All this is by way of saying that I felt out of sorts when arising this evening. Recalling my manic exploits with the garbage truck driver last night unsettled me. I don’t regret it, of course, but it is not my usual modus operandi.
Under normal circumstances I seek out those that very few will grieve for –heroin dealers, known child molesters, and rapists and the like. This is a matter of ease. No great ruckus is raised upon the discovery of one of these malfeasants having been murdered. I can drain most of the blood, finish them off with a gun or knife, and no one bothers to notice the low amount of blood in the victim.
To be clear, I can feed and make it look like a heart attack or a broken neck. All it takes is a quick healing secretion from my tongue and the fang marks disappear without the least trace left. The heart attack effect requires an absolute attention to timing while feeding, during which I must absorb rhythm of the victim’s thoughts while trying to enjoy the blood. The broken neck is a quick hard twist and click, a push down the stairs, and voila – a corpse. However, for this to work and not arouse suspicion requires that a substantial proportion of blood remain in my victim’s body. Spread a couple pints around a vicious crime scene and no one thinks about the volume of blood missing from the deceased, especially if he – very rarely she – was a known scumbag.
The problem with victims from the general populace is not making it look like an accident or natural sudden death. It is the tediousness of the process. Sometimes I have to feed multiple times in one night to get enough blood to satisfy my hunger and still leave enough of the red elixir in the various victims to make each one look like an accident. No one, not even a vampire, should have to feel like eating is a task. Under the best circumstances everything comes together in a perfect confluence and my feeding gives me more than sustenance. It gives me great joy and a sense of helping society.

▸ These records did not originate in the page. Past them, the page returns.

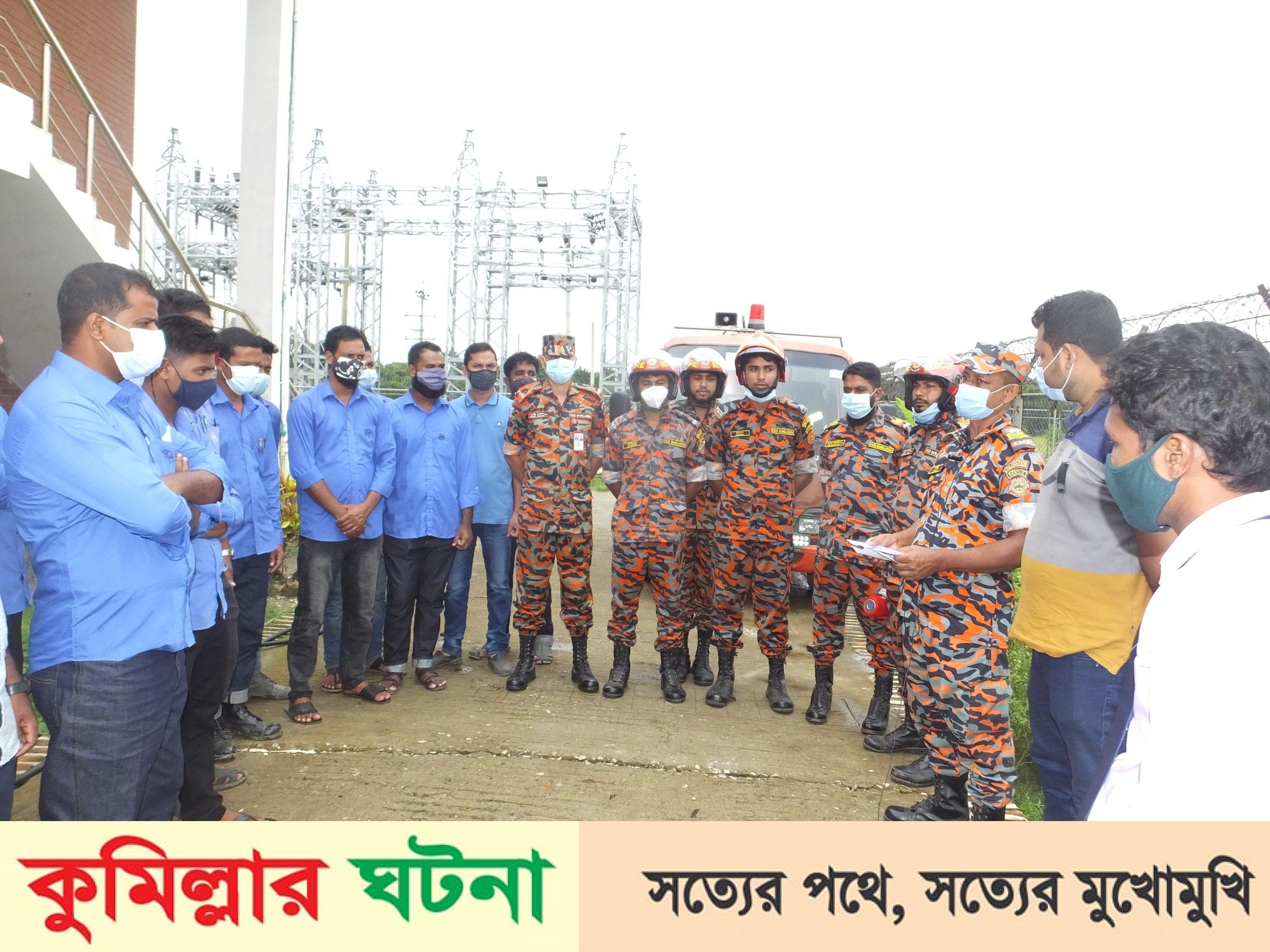 মুরাদনগরে অগ্নি নির্বাপক যন্ত্র পরিচালনায় প্র্যাকটিক্যাল জ্ঞান অর্জন প্রশিক্ষন প্রদান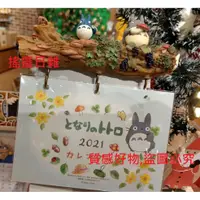 在飛比找蝦皮購物優惠-搖擺日雜 禮物 現貨 日本 正版 宮崎駿 吉卜力 龍貓 魔女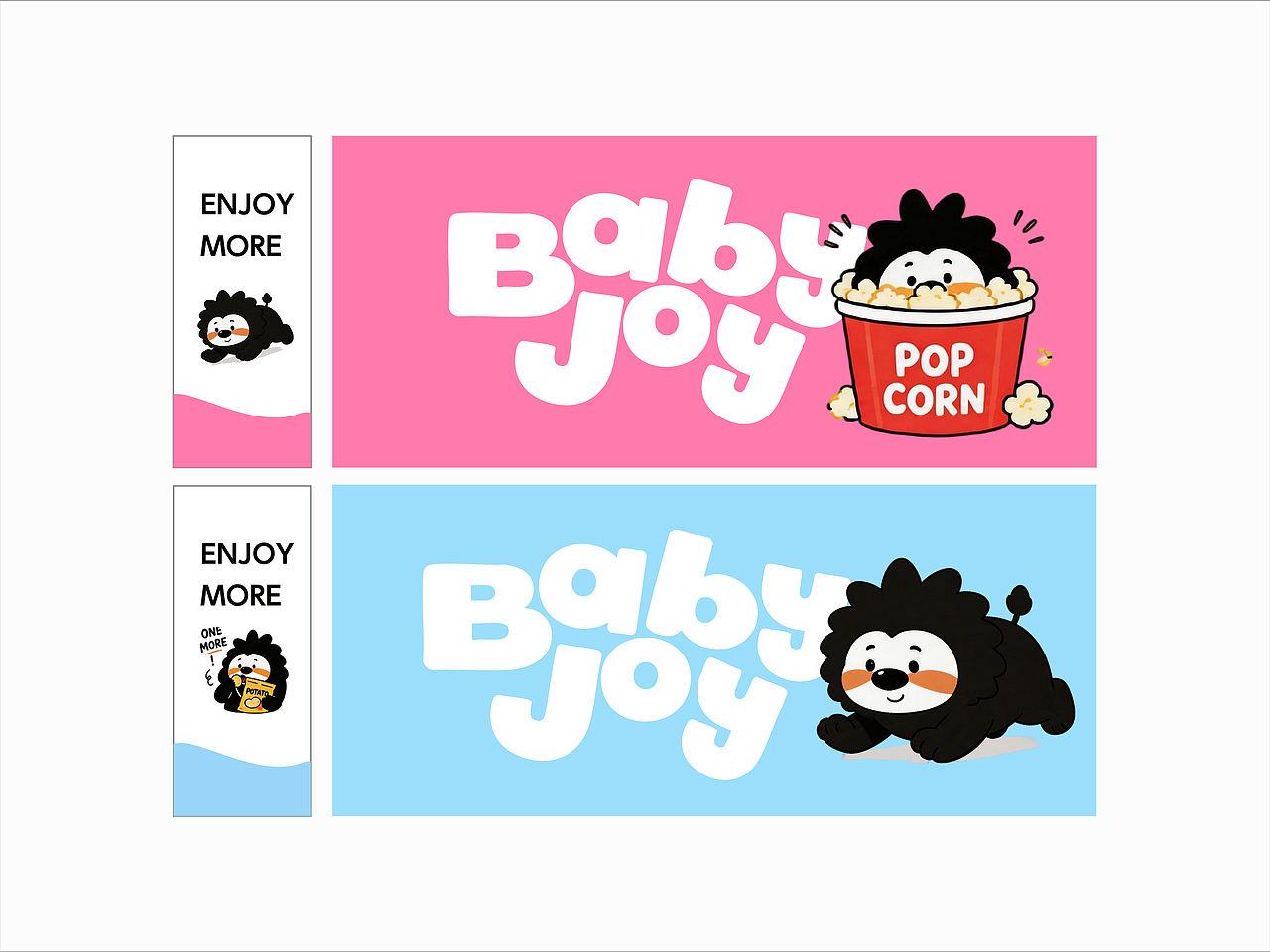 BABYJOY | IP包装(图ZNDA5ODQxNzU2) - 包装 - 站酷设计师GLONG龙戈原创素材 - 站酷ZCOOL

It is not that I worry about getting caught that leads me to feed at the edges of society. Vampires have no DNA and no fingerprints. Even if some hard nosed dedicated homicide cop somehow did track me down and arrest me, what jail could hold me once night falls? However, I still enjoy what I do in the theater enough to cover my tracks, so to speak.
Meanwhile, Millie’s reappearance in my life last night leaves me feeling disconcerted and distressed. The garbage truck driver I’ll get over. Sometimes I feed on the innocent, or the less guilty. Not much I can do about it once it’s done. I’d say “That’s life” but there you go.
Going to Elaine’s tonight helped me feel better about myself. The place was thronged with warm bodies four deep at the bar, and it seemed every table in the main dining room but mine was full. The din of voices talking and laughing and glasses ringing with ice, and silver clattering on china was reassuring.
James Caan came in with a small entourage not long after I was seated. Before I could consider offering my table, as I was sitting alone tonight, a prime table was available for the star and his friends. Accommodations in this saloon sometimes appear to have a bit of the magical about them.
Elaine’s caters to stars, be they literary, show business, media, fashion or the arts. Stars enjoy a place where they can go and relax and feel like human beings without being pestered. Often stars come to Elaine’s after a day of intense creativity that provides society with something of value, be it a performance, photography, movie making, writing a great story, painting, design, what have you. Their efforts that day are quite similar to the efforts that they have carried out for years, even decades. The allure of Elaine’s is the saloon’s natural warmth and the feeling that everyone there is equal, though obviously they are not – or not in society’s eyes anyway.
Patti was supposed to join me but texted her regrets. She has an early appointment. In any case, the energy of the place was soothing to the degree that I decided not to hunt tonight. I skipped feeding on human misery, had a couple dozen oysters, and came home.